C’est maintenant confirmé, la chef du Bloc québécois, Martine Ouellet, se soumettra à un vote de confiance auprès des 20 000 membres du Bloc lors du Conseil national du parti du 29 avril à Drummondville. Après des semaines de tempête et plusieurs appels à quitter la direction du Bloc, Mme Ouellet a décidé de jouer son va-tout et d’utiliser la voie démocratique, une démarche difficilement critiquable à mes yeux.

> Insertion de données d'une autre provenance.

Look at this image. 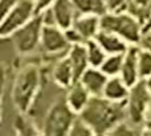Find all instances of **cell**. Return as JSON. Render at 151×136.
Returning <instances> with one entry per match:
<instances>
[{"label": "cell", "instance_id": "cell-29", "mask_svg": "<svg viewBox=\"0 0 151 136\" xmlns=\"http://www.w3.org/2000/svg\"><path fill=\"white\" fill-rule=\"evenodd\" d=\"M145 134L151 135V105L146 110V114H145L144 121H143V135H145Z\"/></svg>", "mask_w": 151, "mask_h": 136}, {"label": "cell", "instance_id": "cell-17", "mask_svg": "<svg viewBox=\"0 0 151 136\" xmlns=\"http://www.w3.org/2000/svg\"><path fill=\"white\" fill-rule=\"evenodd\" d=\"M130 86H127V84L122 79L120 76H113V77H109L101 96L111 101L124 102L127 98Z\"/></svg>", "mask_w": 151, "mask_h": 136}, {"label": "cell", "instance_id": "cell-14", "mask_svg": "<svg viewBox=\"0 0 151 136\" xmlns=\"http://www.w3.org/2000/svg\"><path fill=\"white\" fill-rule=\"evenodd\" d=\"M94 39L98 41V44L103 47V50L107 54H122V53H125L126 50L130 46L119 35H117V34H114L112 32H109V31H104V30H100Z\"/></svg>", "mask_w": 151, "mask_h": 136}, {"label": "cell", "instance_id": "cell-31", "mask_svg": "<svg viewBox=\"0 0 151 136\" xmlns=\"http://www.w3.org/2000/svg\"><path fill=\"white\" fill-rule=\"evenodd\" d=\"M139 46L145 47V48H147V50L151 51V35H149V34H143V38H142V40H140Z\"/></svg>", "mask_w": 151, "mask_h": 136}, {"label": "cell", "instance_id": "cell-19", "mask_svg": "<svg viewBox=\"0 0 151 136\" xmlns=\"http://www.w3.org/2000/svg\"><path fill=\"white\" fill-rule=\"evenodd\" d=\"M126 11L144 25L151 15V0H129Z\"/></svg>", "mask_w": 151, "mask_h": 136}, {"label": "cell", "instance_id": "cell-10", "mask_svg": "<svg viewBox=\"0 0 151 136\" xmlns=\"http://www.w3.org/2000/svg\"><path fill=\"white\" fill-rule=\"evenodd\" d=\"M107 79L109 77L99 67L93 66H88L79 78L91 96H101Z\"/></svg>", "mask_w": 151, "mask_h": 136}, {"label": "cell", "instance_id": "cell-13", "mask_svg": "<svg viewBox=\"0 0 151 136\" xmlns=\"http://www.w3.org/2000/svg\"><path fill=\"white\" fill-rule=\"evenodd\" d=\"M51 8L54 14L57 26L63 30L70 28L78 15L72 0H55Z\"/></svg>", "mask_w": 151, "mask_h": 136}, {"label": "cell", "instance_id": "cell-3", "mask_svg": "<svg viewBox=\"0 0 151 136\" xmlns=\"http://www.w3.org/2000/svg\"><path fill=\"white\" fill-rule=\"evenodd\" d=\"M100 30L112 32L129 45H139L143 38V25L127 11L106 12L100 17Z\"/></svg>", "mask_w": 151, "mask_h": 136}, {"label": "cell", "instance_id": "cell-24", "mask_svg": "<svg viewBox=\"0 0 151 136\" xmlns=\"http://www.w3.org/2000/svg\"><path fill=\"white\" fill-rule=\"evenodd\" d=\"M109 135H119V136H127V135H143V129L140 127L134 125L129 119H124L118 123Z\"/></svg>", "mask_w": 151, "mask_h": 136}, {"label": "cell", "instance_id": "cell-30", "mask_svg": "<svg viewBox=\"0 0 151 136\" xmlns=\"http://www.w3.org/2000/svg\"><path fill=\"white\" fill-rule=\"evenodd\" d=\"M41 14V18H42V21H44V25H57L55 24V19H54V14L52 12V8H47L46 11H44Z\"/></svg>", "mask_w": 151, "mask_h": 136}, {"label": "cell", "instance_id": "cell-25", "mask_svg": "<svg viewBox=\"0 0 151 136\" xmlns=\"http://www.w3.org/2000/svg\"><path fill=\"white\" fill-rule=\"evenodd\" d=\"M91 135H94L92 128L79 115H77V117L68 131V136H91Z\"/></svg>", "mask_w": 151, "mask_h": 136}, {"label": "cell", "instance_id": "cell-12", "mask_svg": "<svg viewBox=\"0 0 151 136\" xmlns=\"http://www.w3.org/2000/svg\"><path fill=\"white\" fill-rule=\"evenodd\" d=\"M72 27L79 33L84 43L94 39L100 31V17L93 14H79L76 17Z\"/></svg>", "mask_w": 151, "mask_h": 136}, {"label": "cell", "instance_id": "cell-9", "mask_svg": "<svg viewBox=\"0 0 151 136\" xmlns=\"http://www.w3.org/2000/svg\"><path fill=\"white\" fill-rule=\"evenodd\" d=\"M138 51L139 45H130L124 53L123 65L119 76L127 84V86H132L140 79L138 71Z\"/></svg>", "mask_w": 151, "mask_h": 136}, {"label": "cell", "instance_id": "cell-35", "mask_svg": "<svg viewBox=\"0 0 151 136\" xmlns=\"http://www.w3.org/2000/svg\"><path fill=\"white\" fill-rule=\"evenodd\" d=\"M0 39H2V38H0Z\"/></svg>", "mask_w": 151, "mask_h": 136}, {"label": "cell", "instance_id": "cell-2", "mask_svg": "<svg viewBox=\"0 0 151 136\" xmlns=\"http://www.w3.org/2000/svg\"><path fill=\"white\" fill-rule=\"evenodd\" d=\"M41 70L35 64H27L19 70L12 89V102L18 112H29L41 88Z\"/></svg>", "mask_w": 151, "mask_h": 136}, {"label": "cell", "instance_id": "cell-4", "mask_svg": "<svg viewBox=\"0 0 151 136\" xmlns=\"http://www.w3.org/2000/svg\"><path fill=\"white\" fill-rule=\"evenodd\" d=\"M76 114L65 97L55 99L47 109L41 124V134L51 136H68V131L76 119Z\"/></svg>", "mask_w": 151, "mask_h": 136}, {"label": "cell", "instance_id": "cell-23", "mask_svg": "<svg viewBox=\"0 0 151 136\" xmlns=\"http://www.w3.org/2000/svg\"><path fill=\"white\" fill-rule=\"evenodd\" d=\"M138 71L140 79L151 76V51L142 46L138 51Z\"/></svg>", "mask_w": 151, "mask_h": 136}, {"label": "cell", "instance_id": "cell-32", "mask_svg": "<svg viewBox=\"0 0 151 136\" xmlns=\"http://www.w3.org/2000/svg\"><path fill=\"white\" fill-rule=\"evenodd\" d=\"M4 84H5V75H4V70H0V111H1V99L4 93Z\"/></svg>", "mask_w": 151, "mask_h": 136}, {"label": "cell", "instance_id": "cell-20", "mask_svg": "<svg viewBox=\"0 0 151 136\" xmlns=\"http://www.w3.org/2000/svg\"><path fill=\"white\" fill-rule=\"evenodd\" d=\"M27 114L18 112V115L14 118L13 128L18 135L28 136V135H38L41 134V131L38 130V127L34 124V122L26 116Z\"/></svg>", "mask_w": 151, "mask_h": 136}, {"label": "cell", "instance_id": "cell-5", "mask_svg": "<svg viewBox=\"0 0 151 136\" xmlns=\"http://www.w3.org/2000/svg\"><path fill=\"white\" fill-rule=\"evenodd\" d=\"M44 21L41 14H35L29 21L9 35L15 50L20 54H28L40 46Z\"/></svg>", "mask_w": 151, "mask_h": 136}, {"label": "cell", "instance_id": "cell-33", "mask_svg": "<svg viewBox=\"0 0 151 136\" xmlns=\"http://www.w3.org/2000/svg\"><path fill=\"white\" fill-rule=\"evenodd\" d=\"M150 30H151V15H150L149 19L146 20V22L143 25V34L146 33V32H149Z\"/></svg>", "mask_w": 151, "mask_h": 136}, {"label": "cell", "instance_id": "cell-7", "mask_svg": "<svg viewBox=\"0 0 151 136\" xmlns=\"http://www.w3.org/2000/svg\"><path fill=\"white\" fill-rule=\"evenodd\" d=\"M35 15L34 1L33 0H21L13 9L0 22V38H9L18 28L25 25Z\"/></svg>", "mask_w": 151, "mask_h": 136}, {"label": "cell", "instance_id": "cell-22", "mask_svg": "<svg viewBox=\"0 0 151 136\" xmlns=\"http://www.w3.org/2000/svg\"><path fill=\"white\" fill-rule=\"evenodd\" d=\"M123 59H124V53L122 54H107L105 58L104 63L100 65V70L107 76V77H113V76H119L122 65H123Z\"/></svg>", "mask_w": 151, "mask_h": 136}, {"label": "cell", "instance_id": "cell-8", "mask_svg": "<svg viewBox=\"0 0 151 136\" xmlns=\"http://www.w3.org/2000/svg\"><path fill=\"white\" fill-rule=\"evenodd\" d=\"M40 47L50 56L67 54L71 43L68 41L65 31L57 25H44L41 32Z\"/></svg>", "mask_w": 151, "mask_h": 136}, {"label": "cell", "instance_id": "cell-16", "mask_svg": "<svg viewBox=\"0 0 151 136\" xmlns=\"http://www.w3.org/2000/svg\"><path fill=\"white\" fill-rule=\"evenodd\" d=\"M67 57H68L72 69H73L74 82H77V80H79V78L84 73V71L90 66L85 43L72 44L67 51Z\"/></svg>", "mask_w": 151, "mask_h": 136}, {"label": "cell", "instance_id": "cell-11", "mask_svg": "<svg viewBox=\"0 0 151 136\" xmlns=\"http://www.w3.org/2000/svg\"><path fill=\"white\" fill-rule=\"evenodd\" d=\"M51 78L58 88L64 90H67L74 83V73L67 54L57 60L51 70Z\"/></svg>", "mask_w": 151, "mask_h": 136}, {"label": "cell", "instance_id": "cell-21", "mask_svg": "<svg viewBox=\"0 0 151 136\" xmlns=\"http://www.w3.org/2000/svg\"><path fill=\"white\" fill-rule=\"evenodd\" d=\"M86 52H87V59L90 66L93 67H100V65L104 63L105 58L107 57V53L103 50V47L98 44L96 39L87 40L85 43Z\"/></svg>", "mask_w": 151, "mask_h": 136}, {"label": "cell", "instance_id": "cell-6", "mask_svg": "<svg viewBox=\"0 0 151 136\" xmlns=\"http://www.w3.org/2000/svg\"><path fill=\"white\" fill-rule=\"evenodd\" d=\"M151 105V91L146 86L144 79H139L136 84L130 86L126 98L127 119L137 127L143 129V121L146 110Z\"/></svg>", "mask_w": 151, "mask_h": 136}, {"label": "cell", "instance_id": "cell-28", "mask_svg": "<svg viewBox=\"0 0 151 136\" xmlns=\"http://www.w3.org/2000/svg\"><path fill=\"white\" fill-rule=\"evenodd\" d=\"M34 1V12L35 14H40L47 8H50L55 0H33Z\"/></svg>", "mask_w": 151, "mask_h": 136}, {"label": "cell", "instance_id": "cell-18", "mask_svg": "<svg viewBox=\"0 0 151 136\" xmlns=\"http://www.w3.org/2000/svg\"><path fill=\"white\" fill-rule=\"evenodd\" d=\"M77 14H93L101 17L107 12L105 0H72Z\"/></svg>", "mask_w": 151, "mask_h": 136}, {"label": "cell", "instance_id": "cell-15", "mask_svg": "<svg viewBox=\"0 0 151 136\" xmlns=\"http://www.w3.org/2000/svg\"><path fill=\"white\" fill-rule=\"evenodd\" d=\"M65 98L70 108L76 114H80L87 105L91 98V95L86 90V88L80 83V80H77L67 89Z\"/></svg>", "mask_w": 151, "mask_h": 136}, {"label": "cell", "instance_id": "cell-26", "mask_svg": "<svg viewBox=\"0 0 151 136\" xmlns=\"http://www.w3.org/2000/svg\"><path fill=\"white\" fill-rule=\"evenodd\" d=\"M129 0H105L107 12H120L126 11Z\"/></svg>", "mask_w": 151, "mask_h": 136}, {"label": "cell", "instance_id": "cell-1", "mask_svg": "<svg viewBox=\"0 0 151 136\" xmlns=\"http://www.w3.org/2000/svg\"><path fill=\"white\" fill-rule=\"evenodd\" d=\"M78 115L92 128L94 135H109L118 123L127 119L126 101L116 102L104 96H91L85 109Z\"/></svg>", "mask_w": 151, "mask_h": 136}, {"label": "cell", "instance_id": "cell-27", "mask_svg": "<svg viewBox=\"0 0 151 136\" xmlns=\"http://www.w3.org/2000/svg\"><path fill=\"white\" fill-rule=\"evenodd\" d=\"M21 0H0V22Z\"/></svg>", "mask_w": 151, "mask_h": 136}, {"label": "cell", "instance_id": "cell-34", "mask_svg": "<svg viewBox=\"0 0 151 136\" xmlns=\"http://www.w3.org/2000/svg\"><path fill=\"white\" fill-rule=\"evenodd\" d=\"M144 80H145V83H146V86H147V88H149V90L151 91V76H149V77H147V78H145Z\"/></svg>", "mask_w": 151, "mask_h": 136}]
</instances>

Parlant de «démocratie», la chef du Bloc s’est fixé comme objectif minimal pour demeurer en poste 50 % d’appuis + 1 vote, un résultat qui, selon certains analystes, aurait pour effet de remettre sa légitimité en cause et de ramener le parti «à la case départ». Qu’à cela ne tienne, Martine Ouellet est catégorique; elle invitera les partisans qui l’ont appuyée à la suivre sur les grandes orientations du parti qui auront été décidées à l’occasion du même référendum sur une deuxième question à cet effet.

De l’avis de Jacques Beauchemin, professeur au département de sociologie de l’UQAM, qui a suivi de près la crise au Bloc au cours des dernières semaines, «ça ne serait pas assez élevé pour reconduire sa légitimité en tant que chef… on ne peut pas partir à la guerre avec un soutien de ses membres aussi faible que celui-là».

Martine Ouellet est perçue comme une «battante» et une souverainiste incontestée. Reste à savoir si, dans l’hypothèse où elle reçoit une faible majorité, elle parviendra à coup de détermination (ou d’entêtement!) à réunifier un parti écorché vivement par les pénibles événements des dernières semaines.